Yaslandığım duvardan sırtımı ayırdım ve hafif öksürerek kendime çeki düzen verdim. "Sayın cadı, ben gelmesinde bir sakınca göremiyorum. Bence gelip gelmeyeceğini kendisi seçse daha iyi olur."

"Bu konuda emin misin Dünya'lı?" dudağının kenarı hafif bir şekilde yukarı kıvrıldı. "İyileşmiş olsada onca yediği meyveden sonra talimde karnına yiyebileceği herhangi bir darbede kusmaya başlayabilir. Bilin diye söylüyorum, burada herkes kendi kirlettiği yeri temizler." Bakışlarımı sedirde oturan kişiye çevirdiğimde başını hızlı bir şekilde iki yanına doğru sallıyordu.
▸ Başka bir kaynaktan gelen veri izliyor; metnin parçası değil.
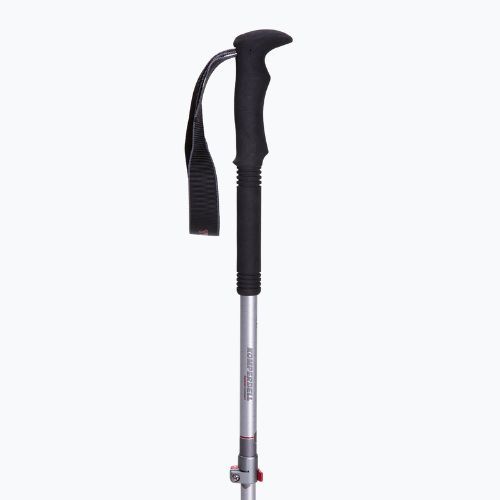 Komperdell Explorer Compact Powerlock bețe de trekking 1742315-10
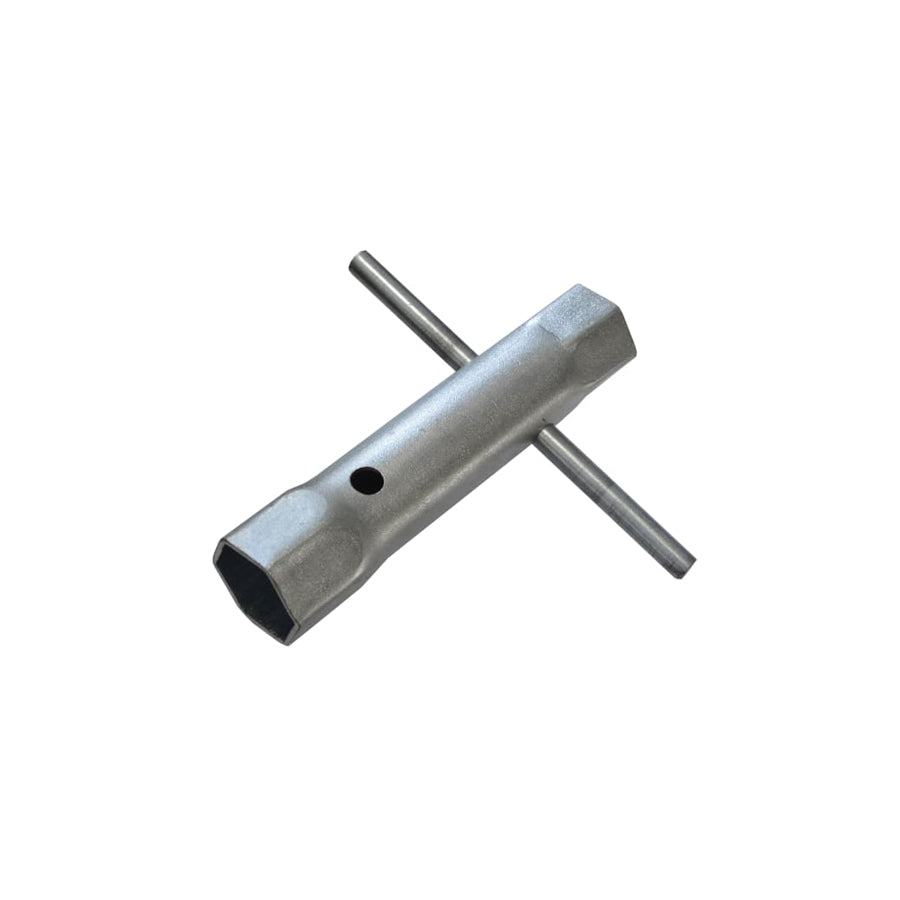 Faithfull FAISPBOX2732 Tap Backnut Spanner 27 x 32mm Tommy Bar | ML Performance US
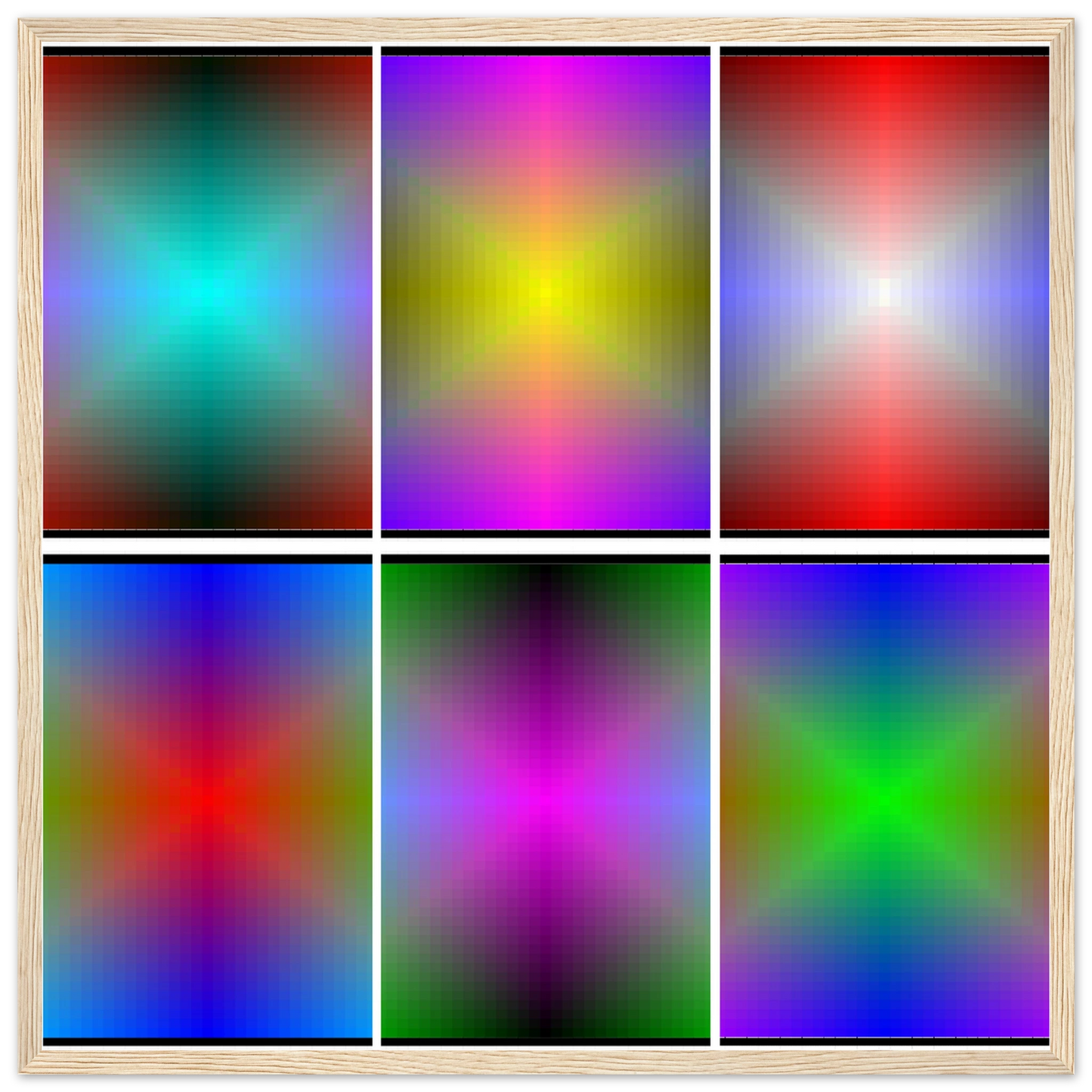 3fb5f4e9-9d3b-4a5a-958c-a38f9205db9d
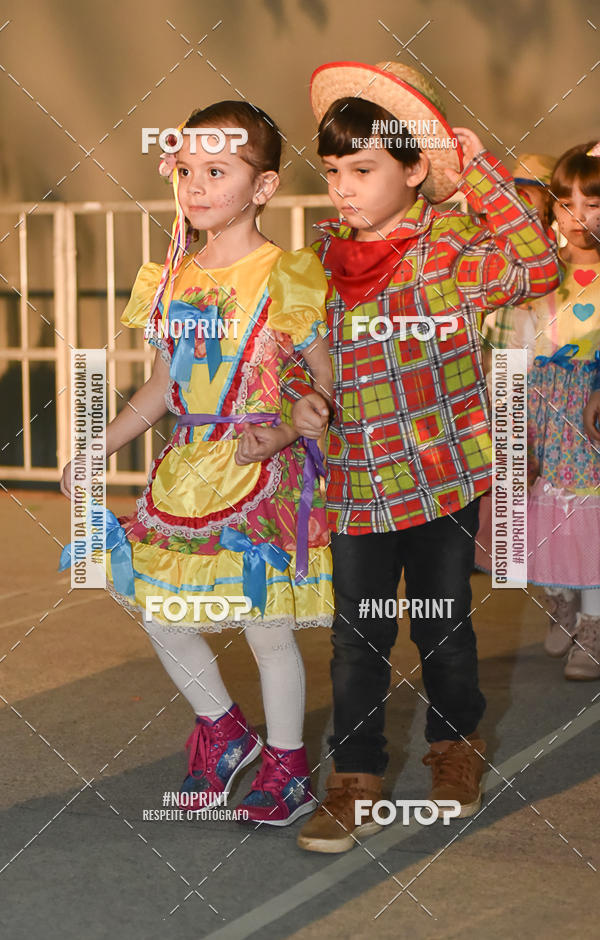 Buy your photos of the eventFesta Junina  Colgio Bassano Vaccarini e Sementinha Educao Infantil on Fotop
"Bana garanti verebilecek misin Damon?" Başını yukarı aşağı salladığında her ne kadar güvenmem için yetersiz kalsada onu burada bırakamayacağımdan gelmesi yönünde karar kılındı ve Elay'ı beklemek üzere bahçeye çıktık.

"Buraya gelin!" Bahçede dolaşırken arkamızdan gelen sese doğru döndük. Karşımızda elindeki iki kılıç ile bize el sallayan kız elindekilerin ne kadar keskin olduğunun farkında mı?

"Alın bakalım," yanına varır varmaz üzerimize attığı kılıç ile Damon çığlık atarak geriye doğru kaçarken bende bir adım gerilemiştim.

Delirmiş!

"Hadi ama bu kadar korkak olmayın. Zaten kılıçlar kınında ve kınlarda oldukça sert yapıya sahipler yani sizi delmezler!" O uzun uzun konuşurken önümdeki kılıçları yerden almıştım. Bir tanesini belime katarken diğerini sağ elimde tutuyordum.

"Hey, Damon! Biz gidiyoruz, sen orada saklanmaya devam et istersen!" Kinayeli bir şekilde söylediklerinin ardından gitmek için arkasını dönmüştü ki, "Beni bekleyin! " diye ürkekçe bağıran kişinin sesi ile sırıttı. Tamda bir cadıdan bekleyeceği gibi oldukça kurnazdı. Başını çevirdiğinde Damon çoktan yanımıza varmıştı.